Discussing the latest standard in data: using your data warehouse to power business workflows (with Reverse ETL) and ensuring you can trust your data (with Data Observability).

Tejas Manohar.

Tejas Manohar

September 8, 2021

8 minutes

Solving Data's "Last Mile" Problem with Reverse ETL and Data Observability .
  • If out-of-date data is powering customer support communications, teams risk sending irrelevant messages at sensitive moments in the customer lifecycle.

  • If data powering your sales sequences (such as the completion of a free trial) is missing or delayed, then timely messages won't be sent and opportunities may be missed

  • If the pipeline sending customer data to your advertising platform breaks, ad spend can quickly veer off-track---leading to missed revenue or higher customer acquisition costs

  • Beyond the concrete business impact of poor data quality, internal teams may lose trust in data if downtime occurs regularly. For companies working to build a data-driven culture, this trust is a precious---but precarious---commodity.

    This is exactly why companies investing in Reverse ETL shouldn't skip the final layer in the modern data stack: Data Observability.

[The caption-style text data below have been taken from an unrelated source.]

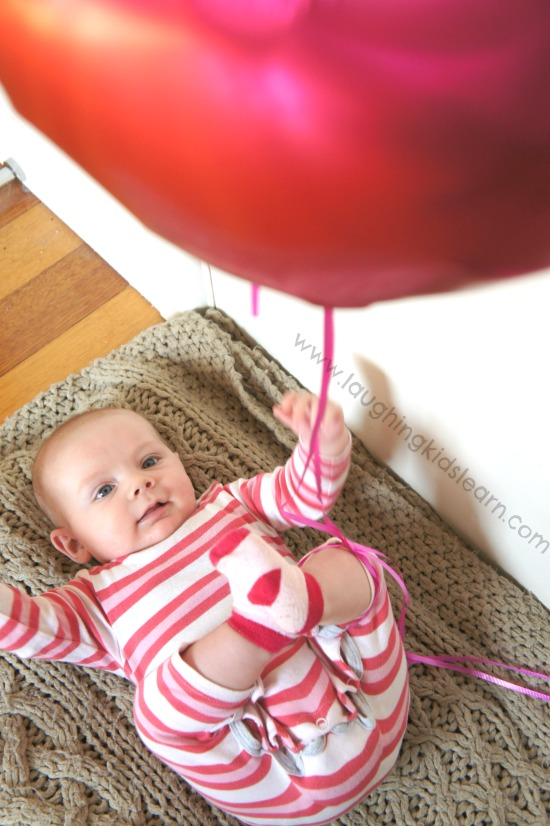 Kicking balloon play for baby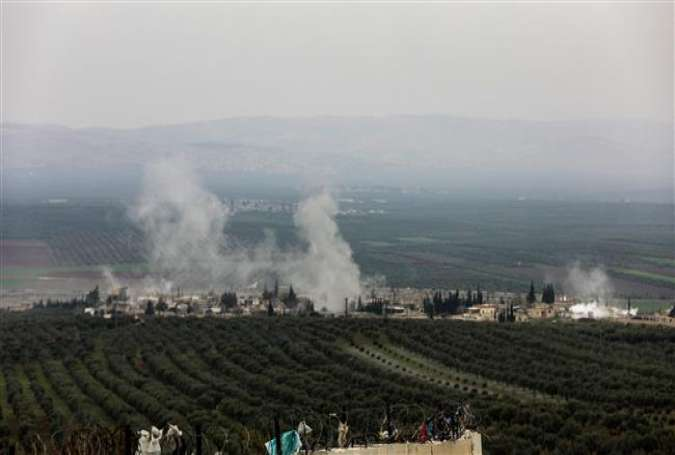 A picture taken on February 10, 2018 from the Syrian village of Atme in the northwestern province of Idlib shows smoke plumes rising in the village of Deir Ballut in the Afrin region, where Turkish forces and allied militants are conducting an offensive. (Photo by AFP)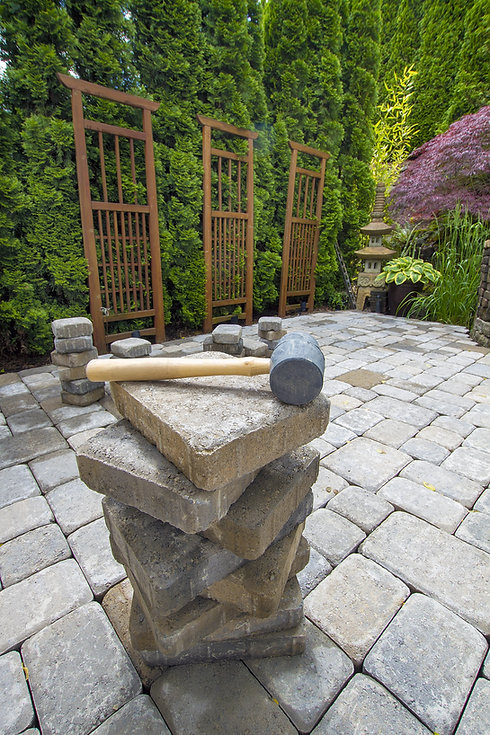 Stack of Cement Pavers On Backyard Patio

    What is Data Observability?

    Data Observability applies the principles of DevOps and application observability to data, using monitoring and alerting to detect data quality issues for the following pillars:

    data_observability_pillar.png

    • Freshness: Is the data recent? When was the last time it was generated? What upstream data is included/omitted?

    • Distribution: Is the data within accepted ranges? Is it properly formatted and complete?

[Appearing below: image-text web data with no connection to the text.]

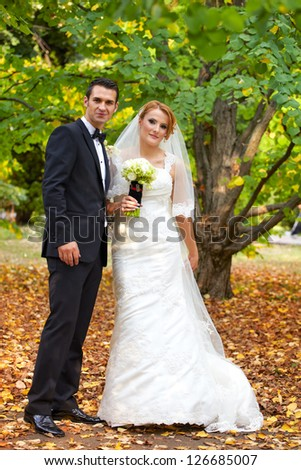 A happy bride and groom together outside on their wedding day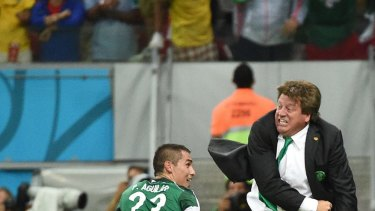 Mexico's coach Miguel Herrera (right) and Mexico's defender Paul Aguilar share a happy moment.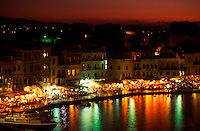 Greece. Western Crete. Chania harbor at dusk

    • Volume: Has all the expected data arrived?

    • Schema: What is the schema, and how has it changed? Who has made these changes and for what reasons?

    • Lineage: What are the upstream sources and downstream assets impacted by a given asset? Who are the people generating this data, and who is relying on it for decision-making?

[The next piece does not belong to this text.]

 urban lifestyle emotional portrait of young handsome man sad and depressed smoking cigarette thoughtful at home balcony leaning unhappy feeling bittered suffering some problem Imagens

    Simply put, data observability helps data teams ensure that their pipelines and assets are accurate and trustworthy. Monitoring and alerting through data observability platforms help ensure that when incidents do occur, the responsible data team will be the first to know---and can intervene with business teams to prevent downstream impacts of unreliable data.

    How Reverse ETL and Data Observability work together to deliver trustworthy data---and preserve data engineering resources

    For overworked data engineering teams, Reverse ETL and Data Observability save valuable time and resources by democratizing data access---while ensuring reliability and providing visibility into how and when data is put to use.

    Reverse ETL products provide developers with change logs and a live debugger to enhance visibility into operational data flows. Alongside Data Observability's automated lineage and end-to-end monitoring of data assets and pipelines throughout the entire data lifecycle, both tools provide increased visibility and understanding of how data is accessed and interacted with throughout the organization.

    debugger_medium.png

    A live debugger, highlighting the API calls associated with each row of data synced

    Your data tools shouldn't be a black box, which is why leading Reverse ETL tools provide a live debugger for understanding the changes and API calls they make on your behalf. With Reverse ETL, business teams can access data directly in their preferred tools, acting on customer insights and events swiftly and designing workflows that automate data-driven processes. Reverse ETL tools act as the glue between data and business teams: data teams own the data models, and then business teams can use UIs like a point-and-click Audience Builder to define the data they need in their tools without needing to know SQL. This frees up data engineers from one-off tasks while enabling business teams to self-serve their data.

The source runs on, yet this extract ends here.